B. En quoi la la colonisation a-t-elle été défavorable au développement des colonies ?

      « La dernière question qui achève l’examen des composantes du bilan économique de la colonisation recensées dans la littérature, est sans aucun doute la plus difficile de toutes les questions que nous avons posées : en quoi la colonisation a-t-elle été défavorable au développement des colonies. » (p,62)

     Le lecteur aura noté que c’est à nouveau à partir de la « littérature » qu’un bilan économique de la colonisation lui a été proposé, et que la question est posée de façon a priori négative, « défavorable »..

a)    L’absence d’investissement productif

     L’auteure fait appel à Mme Coquery-Vidrovitch et à M. Moniot pour distinguer les trois phases qui auraient été celles du pillage, de l’économie de plantation, et de l’économie de traite, un classement qui a une certaine valeur, mais qui gagnerait à être plus rigoureux dans son analyse géographique et historique.

    Les investissements privés et publics auraient été inadaptés au développement des colonies, avec des infrastructures tournées vers l’extérieur, des réalisations pharaoniques telles que l’Office du Niger, la « charge que représentait l’administration coloniale pour des populations dont les ressources n’étaient pas en adéquation avec un degré d’organisation et de centralisation tel.
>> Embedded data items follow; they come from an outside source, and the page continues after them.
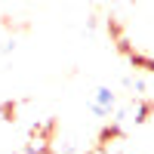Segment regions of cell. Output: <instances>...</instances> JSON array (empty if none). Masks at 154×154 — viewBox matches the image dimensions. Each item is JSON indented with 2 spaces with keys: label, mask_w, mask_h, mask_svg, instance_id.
I'll use <instances>...</instances> for the list:
<instances>
[{
  "label": "cell",
  "mask_w": 154,
  "mask_h": 154,
  "mask_svg": "<svg viewBox=\"0 0 154 154\" xmlns=\"http://www.w3.org/2000/svg\"><path fill=\"white\" fill-rule=\"evenodd\" d=\"M0 154H37L34 145L19 133L16 123L0 120Z\"/></svg>",
  "instance_id": "1"
}]
</instances>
Il faut rappeler bien entendu que les salaires des fonctionnaires coloniaux français servant dans les colonies, c’est-à-dire l’essentiel des coûts administratifs des budgets coloniaux, étaient à la charge des budgets locaux et que c’était en définitive les contribuables africains qui rémunéraient les administrateurs français, à des niveaux de rémunération sans commune mesure avec celles qui se pratiquaient dans les sociétés indigènes. Il y a donc comme une forme d’absurdité économique à appliquer aux colonies des structures budgétaires, économiques, et financières qui sont issues et adaptées à une économie telle que celle de la France » (p,66)

       Absurdité économique ou angélisme ? Il est effectivement souhaitable de creuser le sujet comme le propose l’auteur, avec trois éclairages, ceux de l’ancien gouverneur Delavignette et d’un ministre socialiste des colonies,  Marius Moutet, et enfin celui, anachronique, mais révélateur, du régime de rémunération des fonctionnaires français servant aujourd’hui outre- mer.

      Dans son livre « Service Africain », le gouverneur Delavignette relevait au sujet du fonctionnaire colonial :

     « Et d’abord, il peut compter sur les doigts de la main le provisoire de sa propre vie : dix séjours de deux ans, qui font vingt passages en mer, et voilà le dossier rayé, bon pour les archives. C’est un homme qui souffre un vieillissement constaté de dix- sept ans par rapport à la table de mortalité de la Caisse des retraites de la Métropole. «  (p,54)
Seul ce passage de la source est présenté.